Retrospective Futures 1
Preface
I realised that a good many of my degree and diploma level projects had plenty of future thinking into the issues surrounding sustainability and the built environment. I thought the material was worthy of dusting off, digitising and celebrating as a series of retrospective future thinking posts for the Sustainababble blog. This project from 1988 looked forward to the demise of fossil fuel burning motor vehicle culture.
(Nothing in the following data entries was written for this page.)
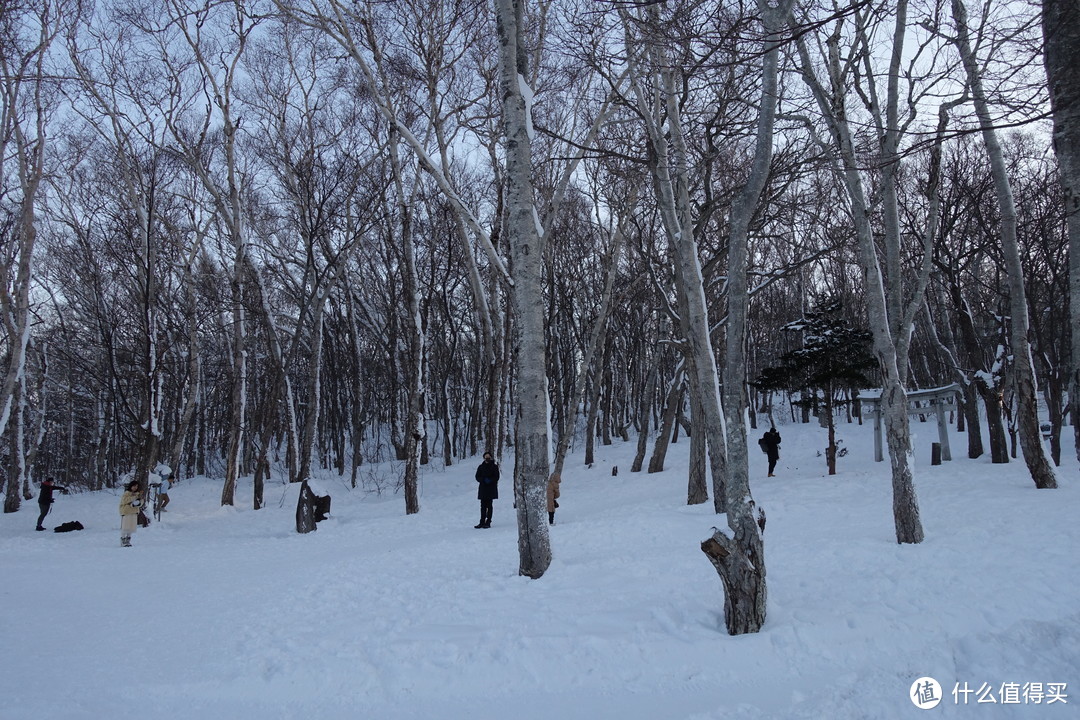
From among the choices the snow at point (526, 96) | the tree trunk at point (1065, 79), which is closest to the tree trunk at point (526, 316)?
the snow at point (526, 96)

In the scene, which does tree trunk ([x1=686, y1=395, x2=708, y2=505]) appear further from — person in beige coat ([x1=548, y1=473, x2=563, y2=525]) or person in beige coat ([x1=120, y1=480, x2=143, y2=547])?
person in beige coat ([x1=120, y1=480, x2=143, y2=547])

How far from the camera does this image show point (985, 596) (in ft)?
16.9

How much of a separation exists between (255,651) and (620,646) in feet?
9.60

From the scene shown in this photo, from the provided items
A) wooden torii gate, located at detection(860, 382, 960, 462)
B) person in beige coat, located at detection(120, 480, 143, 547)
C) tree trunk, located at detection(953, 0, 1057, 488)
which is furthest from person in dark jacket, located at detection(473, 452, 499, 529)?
wooden torii gate, located at detection(860, 382, 960, 462)

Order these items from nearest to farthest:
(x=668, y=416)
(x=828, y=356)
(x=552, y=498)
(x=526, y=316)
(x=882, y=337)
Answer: (x=526, y=316)
(x=882, y=337)
(x=552, y=498)
(x=828, y=356)
(x=668, y=416)

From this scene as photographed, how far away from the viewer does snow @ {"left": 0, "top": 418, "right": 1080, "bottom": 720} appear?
4.02 m

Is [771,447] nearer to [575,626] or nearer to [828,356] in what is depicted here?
[828,356]

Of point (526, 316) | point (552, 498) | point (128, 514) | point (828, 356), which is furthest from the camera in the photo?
point (828, 356)

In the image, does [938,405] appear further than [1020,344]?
Yes

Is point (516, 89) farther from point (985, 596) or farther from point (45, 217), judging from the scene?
point (45, 217)

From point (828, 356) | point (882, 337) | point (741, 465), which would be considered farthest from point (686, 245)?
point (828, 356)

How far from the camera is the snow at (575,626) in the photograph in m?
4.02

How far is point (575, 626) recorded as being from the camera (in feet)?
17.0

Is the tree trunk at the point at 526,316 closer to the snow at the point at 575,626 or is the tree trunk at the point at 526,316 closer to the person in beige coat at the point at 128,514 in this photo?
the snow at the point at 575,626
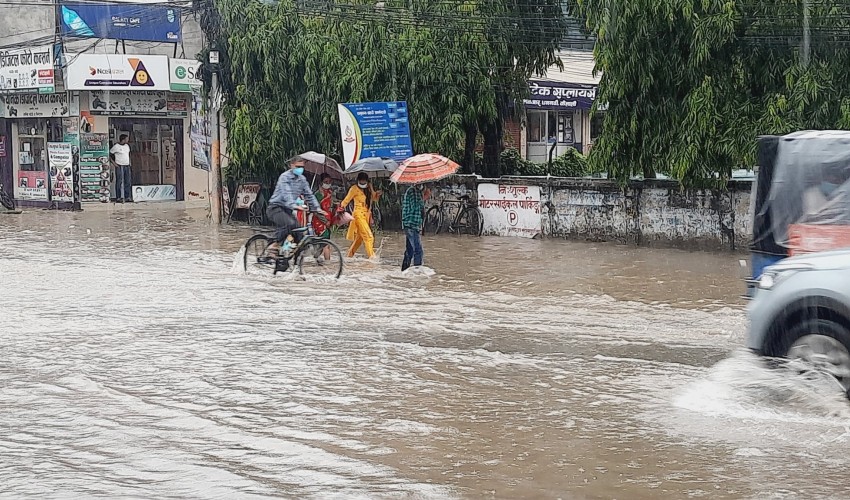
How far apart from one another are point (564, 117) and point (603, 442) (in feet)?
106

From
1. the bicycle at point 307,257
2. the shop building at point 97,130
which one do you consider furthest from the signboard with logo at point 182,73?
the bicycle at point 307,257

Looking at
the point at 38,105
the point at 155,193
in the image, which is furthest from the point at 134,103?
the point at 155,193

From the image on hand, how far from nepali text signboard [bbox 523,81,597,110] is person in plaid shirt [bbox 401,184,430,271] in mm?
17321

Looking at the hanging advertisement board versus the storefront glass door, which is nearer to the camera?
the hanging advertisement board

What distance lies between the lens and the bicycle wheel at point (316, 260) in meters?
15.5

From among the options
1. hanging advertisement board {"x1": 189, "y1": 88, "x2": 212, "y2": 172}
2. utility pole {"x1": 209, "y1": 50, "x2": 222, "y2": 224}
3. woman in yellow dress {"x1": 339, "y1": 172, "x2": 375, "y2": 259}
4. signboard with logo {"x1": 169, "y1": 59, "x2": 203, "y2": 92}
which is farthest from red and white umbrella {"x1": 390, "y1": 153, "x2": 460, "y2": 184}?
signboard with logo {"x1": 169, "y1": 59, "x2": 203, "y2": 92}

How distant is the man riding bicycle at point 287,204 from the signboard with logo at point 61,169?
17.3 m

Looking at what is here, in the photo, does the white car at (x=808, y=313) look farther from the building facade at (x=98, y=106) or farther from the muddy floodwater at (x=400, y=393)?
the building facade at (x=98, y=106)

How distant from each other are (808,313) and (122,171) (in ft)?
91.1

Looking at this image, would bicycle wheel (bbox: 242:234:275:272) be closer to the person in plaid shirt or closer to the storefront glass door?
the person in plaid shirt

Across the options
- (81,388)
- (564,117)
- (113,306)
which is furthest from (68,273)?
(564,117)

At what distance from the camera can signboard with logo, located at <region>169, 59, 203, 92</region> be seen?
31.3 metres

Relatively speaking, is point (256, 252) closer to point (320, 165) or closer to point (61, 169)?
point (320, 165)

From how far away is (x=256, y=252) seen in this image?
16281mm
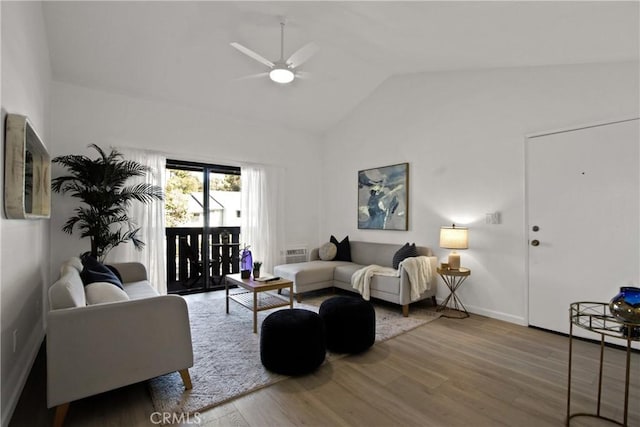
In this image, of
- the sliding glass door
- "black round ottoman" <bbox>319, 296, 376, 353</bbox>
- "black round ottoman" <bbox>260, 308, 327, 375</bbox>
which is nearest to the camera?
"black round ottoman" <bbox>260, 308, 327, 375</bbox>

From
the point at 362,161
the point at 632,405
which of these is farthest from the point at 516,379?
the point at 362,161

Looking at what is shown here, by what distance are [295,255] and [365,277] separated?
2.09m

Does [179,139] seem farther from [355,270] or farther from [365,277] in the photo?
[365,277]

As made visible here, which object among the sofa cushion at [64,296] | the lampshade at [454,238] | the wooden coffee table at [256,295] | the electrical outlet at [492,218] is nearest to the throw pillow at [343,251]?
the wooden coffee table at [256,295]

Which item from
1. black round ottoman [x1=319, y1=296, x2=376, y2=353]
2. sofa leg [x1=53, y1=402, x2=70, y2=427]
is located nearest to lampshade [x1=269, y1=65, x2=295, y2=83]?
black round ottoman [x1=319, y1=296, x2=376, y2=353]

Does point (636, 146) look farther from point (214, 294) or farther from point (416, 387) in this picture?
point (214, 294)

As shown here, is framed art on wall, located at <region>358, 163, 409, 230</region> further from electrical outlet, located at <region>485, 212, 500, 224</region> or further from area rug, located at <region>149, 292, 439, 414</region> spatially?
area rug, located at <region>149, 292, 439, 414</region>

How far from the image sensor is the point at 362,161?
5395 mm

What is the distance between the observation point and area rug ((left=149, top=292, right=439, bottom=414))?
2043 millimetres

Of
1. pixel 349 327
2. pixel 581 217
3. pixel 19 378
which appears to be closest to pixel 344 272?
pixel 349 327

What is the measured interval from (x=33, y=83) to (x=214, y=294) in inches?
131

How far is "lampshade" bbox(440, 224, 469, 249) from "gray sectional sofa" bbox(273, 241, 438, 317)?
1.38 feet

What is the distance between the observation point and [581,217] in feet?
10.0

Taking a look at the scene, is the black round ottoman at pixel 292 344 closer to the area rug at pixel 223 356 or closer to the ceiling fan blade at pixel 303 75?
the area rug at pixel 223 356
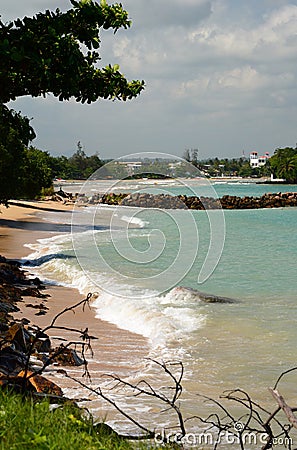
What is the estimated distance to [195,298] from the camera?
44.3 ft

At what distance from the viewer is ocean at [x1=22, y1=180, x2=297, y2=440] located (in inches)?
316

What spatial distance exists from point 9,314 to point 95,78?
401 centimetres

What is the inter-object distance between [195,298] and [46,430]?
10.1 m

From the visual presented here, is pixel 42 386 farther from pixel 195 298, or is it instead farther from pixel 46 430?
pixel 195 298

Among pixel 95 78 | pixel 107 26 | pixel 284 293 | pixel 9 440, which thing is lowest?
pixel 284 293

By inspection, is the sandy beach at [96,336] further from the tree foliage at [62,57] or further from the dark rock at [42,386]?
the tree foliage at [62,57]

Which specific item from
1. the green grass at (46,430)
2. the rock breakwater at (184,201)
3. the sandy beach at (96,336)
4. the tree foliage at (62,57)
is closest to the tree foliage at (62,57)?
the tree foliage at (62,57)

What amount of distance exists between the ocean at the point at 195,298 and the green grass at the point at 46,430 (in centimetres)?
188

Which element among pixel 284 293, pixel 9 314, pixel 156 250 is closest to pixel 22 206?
pixel 156 250

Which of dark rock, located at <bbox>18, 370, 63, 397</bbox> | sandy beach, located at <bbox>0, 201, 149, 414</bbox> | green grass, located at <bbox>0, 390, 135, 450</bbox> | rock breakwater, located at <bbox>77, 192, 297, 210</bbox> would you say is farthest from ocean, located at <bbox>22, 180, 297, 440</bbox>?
rock breakwater, located at <bbox>77, 192, 297, 210</bbox>

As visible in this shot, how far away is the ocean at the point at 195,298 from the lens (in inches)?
316

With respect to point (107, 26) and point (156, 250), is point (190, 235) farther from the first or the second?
point (107, 26)

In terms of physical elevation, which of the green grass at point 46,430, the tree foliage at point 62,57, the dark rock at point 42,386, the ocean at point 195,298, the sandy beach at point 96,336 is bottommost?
the ocean at point 195,298

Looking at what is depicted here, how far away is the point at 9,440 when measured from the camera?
3391 millimetres
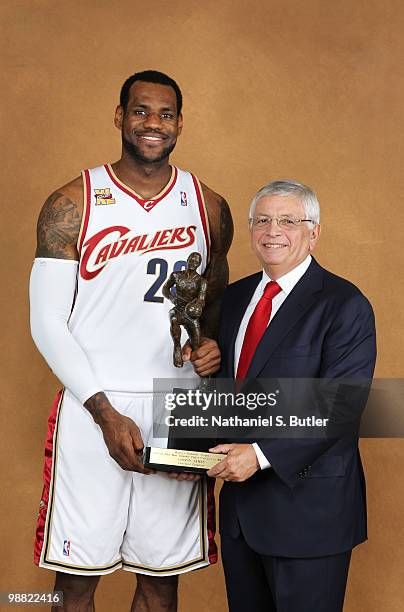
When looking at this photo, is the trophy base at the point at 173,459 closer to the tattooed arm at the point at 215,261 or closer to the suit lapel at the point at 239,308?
the suit lapel at the point at 239,308

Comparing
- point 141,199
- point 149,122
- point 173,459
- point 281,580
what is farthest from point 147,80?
point 281,580

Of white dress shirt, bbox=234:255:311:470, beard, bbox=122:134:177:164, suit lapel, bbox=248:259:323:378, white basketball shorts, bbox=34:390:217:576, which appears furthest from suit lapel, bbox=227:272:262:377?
beard, bbox=122:134:177:164

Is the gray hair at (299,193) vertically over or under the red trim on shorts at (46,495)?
over

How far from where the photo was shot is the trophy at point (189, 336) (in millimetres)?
2445

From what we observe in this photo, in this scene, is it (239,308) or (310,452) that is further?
(239,308)

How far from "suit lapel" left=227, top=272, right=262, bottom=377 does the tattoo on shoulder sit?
1.72 ft

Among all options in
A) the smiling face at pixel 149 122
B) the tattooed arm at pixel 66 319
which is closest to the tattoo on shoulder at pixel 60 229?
the tattooed arm at pixel 66 319

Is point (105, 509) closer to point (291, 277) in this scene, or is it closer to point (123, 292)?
point (123, 292)

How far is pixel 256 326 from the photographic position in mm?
2471

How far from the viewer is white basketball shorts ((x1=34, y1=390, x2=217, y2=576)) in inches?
107

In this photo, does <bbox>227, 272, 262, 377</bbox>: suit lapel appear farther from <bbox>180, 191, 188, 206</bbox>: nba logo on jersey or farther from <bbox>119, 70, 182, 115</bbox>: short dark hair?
<bbox>119, 70, 182, 115</bbox>: short dark hair

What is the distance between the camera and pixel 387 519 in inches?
145

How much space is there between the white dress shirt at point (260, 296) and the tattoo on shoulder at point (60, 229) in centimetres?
57

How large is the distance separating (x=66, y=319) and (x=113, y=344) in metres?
0.16
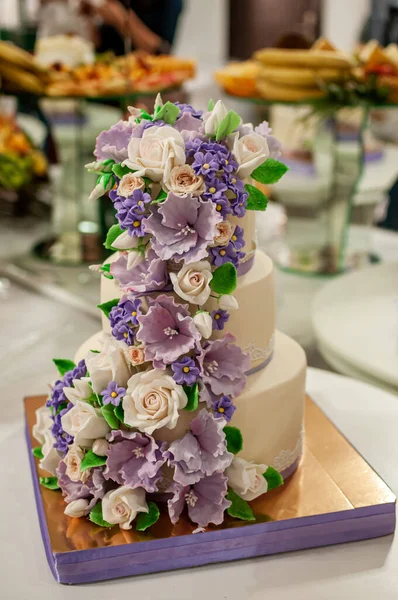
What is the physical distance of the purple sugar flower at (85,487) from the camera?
996mm

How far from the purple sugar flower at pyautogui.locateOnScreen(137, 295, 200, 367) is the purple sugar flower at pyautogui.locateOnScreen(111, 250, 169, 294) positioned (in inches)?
0.8

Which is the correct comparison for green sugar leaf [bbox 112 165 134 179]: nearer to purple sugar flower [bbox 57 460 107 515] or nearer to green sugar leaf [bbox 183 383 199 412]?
green sugar leaf [bbox 183 383 199 412]

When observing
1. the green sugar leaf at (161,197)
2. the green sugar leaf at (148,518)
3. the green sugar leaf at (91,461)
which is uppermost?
the green sugar leaf at (161,197)

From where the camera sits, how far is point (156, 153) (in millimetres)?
906

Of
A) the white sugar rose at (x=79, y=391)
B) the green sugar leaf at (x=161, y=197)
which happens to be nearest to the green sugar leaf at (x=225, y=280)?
the green sugar leaf at (x=161, y=197)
Motorway Service Station, Kent, 1988
Our second-year tutor at the Canterbury College of Art’s Architecture School, Charles Neale dreamt-up an intriguing brief for our main project of the year. The Channel Tunnel was under construction and Charles reckoned there was a need for a motorway service station to act as something of a gateway for travellers entering or re-entering the United Kingdom. In a way, this was a celebration of motorcar culture but almost immediately I started to struggle with what my approach to the brief should be. A breakthrough came when I hit on the idea that the facility should be conceived as a rusting hulk of motor-culture; a disintegrating machine stranded in a Kentish field. For me it became an epitaph to a by-gone age, an age, which was to me, so clearly out of balance with the sustaining capacity of the Earth.
For me the motorway service station had to become an epitaph to the by-gone age of the fossil fuel burning motor vehicle, an age, which was to me, so clearly out of balance with the sustaining capacity of the Earth and what we woud later collectively associate with the culture of ‘peak oil’.